Subtyping of an enum
Anton Fediushin
fediushin.anton at yandex.com
Mon Apr 15 10:34:42 UTC 2019
On Monday, 15 April 2019 at 10:06:30 UTC, XavierAP wrote:
> On Monday, 15 April 2019 at 08:39:24 UTC, Anton Fediushin wrote:
>>
>> Hello! I am currently trying to add a custom `toString` method
>
> Several remarks... First of all, strings can be compared
> (alphabetically) as well as integers, e.g.
> assert("foo" > "bar")
> Perhaps not your use case, but worth noting.
I already know that but defining enum with strings would break my
code:
```
assert(Enum.foo < Enum.bar);
```
Would never succeed.
>
> You have defined your sub-typing the opposite way that you
> wanted it to work: every `Enum` is an `internal`, but the other
> way around an `internal` may not work as an `Enum`. Your `fun`
> would in principle work if it were defined with an `internal`
> but passed an `Enum`... Of course you have defined `internal`
> as nested private so no... But then how did you want anything
> to work if no one outside Enum knows the super-type?
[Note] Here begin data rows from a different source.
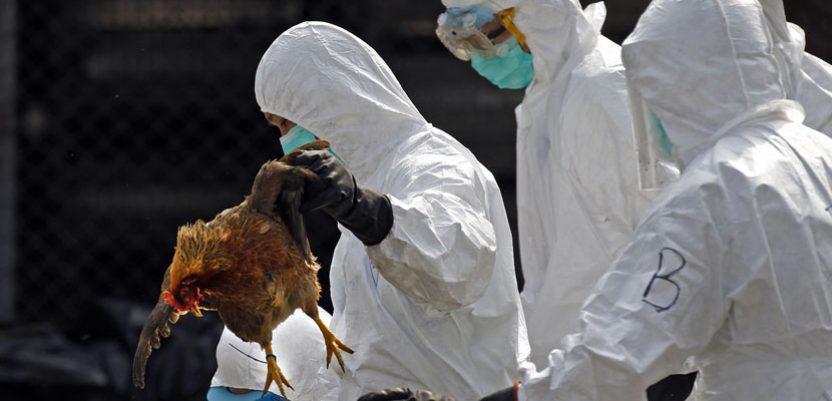 U Rusiji zabeležen prenos ptičjeg gripa na ljude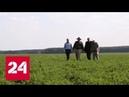 Приключения африканцев в России Специальный репортаж Артема Ямщикова Россия 24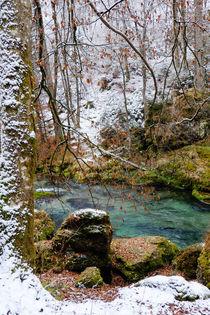 Neuschnee am Fluss by Thomas Matzl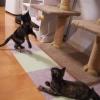 さび猫が2匹来た話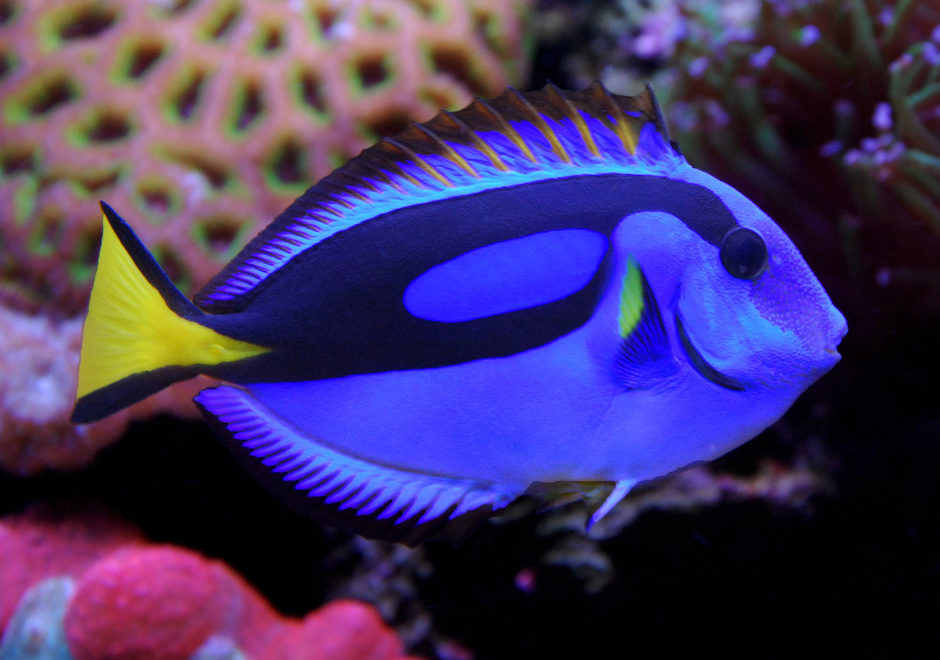 Fish the amazing creature that live underwater tiger for Royal blue tang fish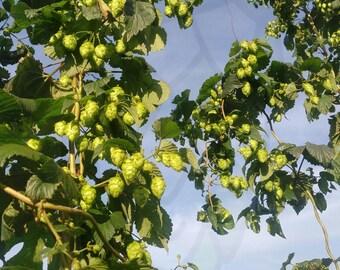 Centennial Hops (200g) - Whole Leaf - 2017 Harvest
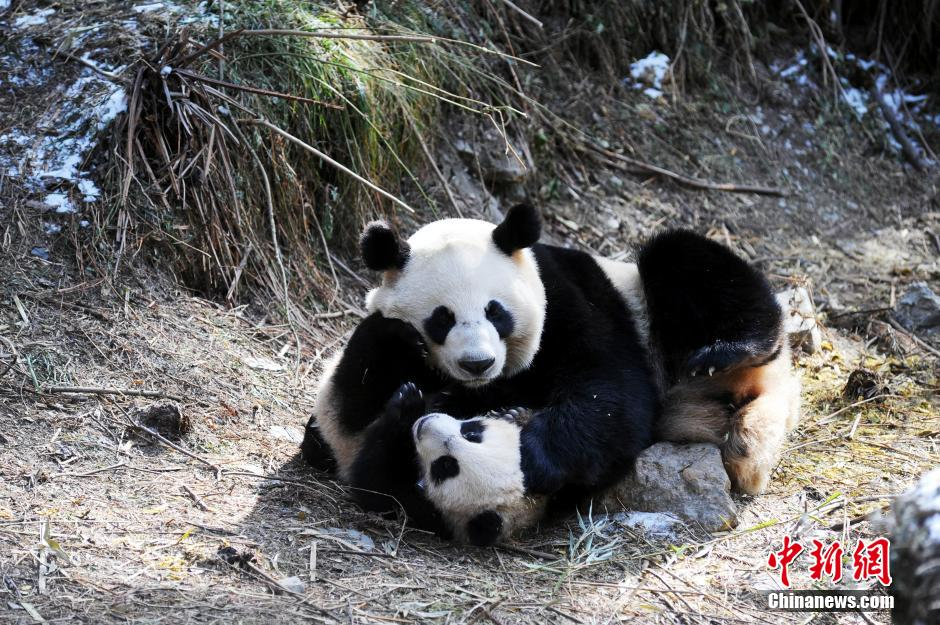 """Tres pandas nacidos en el año 2015 en la zona protegida de Wolong de la provincia de Sichuan participaron en un entrenamiento en el campo. Los 3 pandas """"aprendienron"""" las """"habilidades"""" para vivir en el campo."""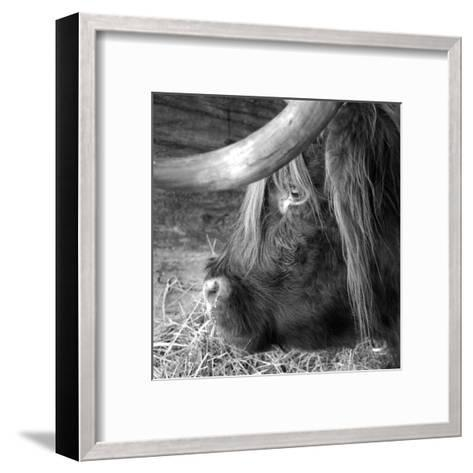 The Buffalo-Carl Ellie-Framed Art Print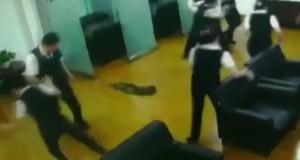 Python fall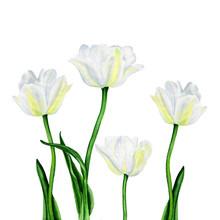 Illustration d'aquarelle d'une belle fleurs de tulipes blanc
Isn't this how subtyping works for integers and other types? For
example, you have subtyped an integer and added some new methods
to it?
>
> You obviously need to re-think your problem and your design :)
The problem here is that I want to keep methods that are related
to an enum inside of this enum for purely aesthetic and
organizational purposes.
>
>> Obvious solution is to wrap an enum in a structure and utilize
>> 'alias this' for subtyping like this:
>
> Actually the obvious solution (not sure if it otherwise works
> for you) would be to take advantage of D's Uniform Function
> Call Syntax [1] and define toString as a global function that
> can be called as a method:
>
> enum Fubar { foo, bar }
>
> string toString(Fubar fb)
> {
> return "It works.";
> }
>
> void main()
> {
> import std.stdio;
> writeln(Fubar.foo.toString);
> }
>
> _________
> [1]
> https://tour.dlang.org/tour/en/gems/uniform-function-call-syntax-ufcs
This is what I am doing now, I was just curious if there was a
better solution. These global functions pollute global namespace.
I know that I could put them into an own module and 'public
import' just my enum because these methods would rarely be used
by the other components of my application. If I would want to use
them though, I'd have to import that ugly module and never forget
to call `writeln(a.toString)` instead of `writeln(a)` or else
it'll do not what I wanted.
And once more, what I want to achieve is purely about overall
code organization. I mean, if structs (data) can have functions
(methods) that are performed on them, why an enum (single value)
cannot have own methods performed on it?